Spurred by the Affordable Care Act, the American healthcare system in 2014 has entered a period of titanic change. The process will be messy and disruptive – it already is. While challenging for consumers of healthcare services, the shifting landscape provides tremendous opportunity for entrepreneurs, setting up the potential for an accelerated shift in healthcare delivery in the U.S.

This inflection point for healthcare in part reflects the way the Millennial generation – those born between 1980-2000 – manages information. It is a tech-savvy group, connected and collaborative. They want instant gratification and recognition. And they want – and expect – to have a different kind of interaction with physicians and the healthcare system than their older brethren have historically experienced.

Millennials have at their disposal a new wave of technological tools that track, analyze and respond to their physical condition in real time.
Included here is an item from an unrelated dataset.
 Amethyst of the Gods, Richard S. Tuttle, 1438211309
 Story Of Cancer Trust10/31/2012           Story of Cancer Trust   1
Can physicians and the healthcare system deliver this generation what they want from the healthcare system? I believe the answer clearly is “no.” Instead, they will build it themselves.

My theory is that this population segment will drive huge changes in the practice of medicine. I’d expect relatively few to sign up for insurance coverage under the ACA, for instance. But I do think this generation’s entrepreneurs will reimagine and rebuild the country’s sclerotic healthcare system.

Entrepreneurs in this area must start by navigating around some core issues.

Medicine is hyper-local, with providers protected from outsiders by state law. And it is hyper-personal, with strong regulations governing information privacy.

On the other hand, Millennials tend to believe that data access should be ubiquitous and free. They have fewer privacy concerns than the Baby Boomers, living their lives publicly on Facebook and Twitter. Millennials want to hold e-visits with their doctors; they want to text medical providers for quick advice; they want portable insurance, transferable between jobs and across state lines; and they want clear visibility about what they are personally paying for and why. Today, in short, there is a massive divide between what Millennials expect and what the current healthcare system can deliver.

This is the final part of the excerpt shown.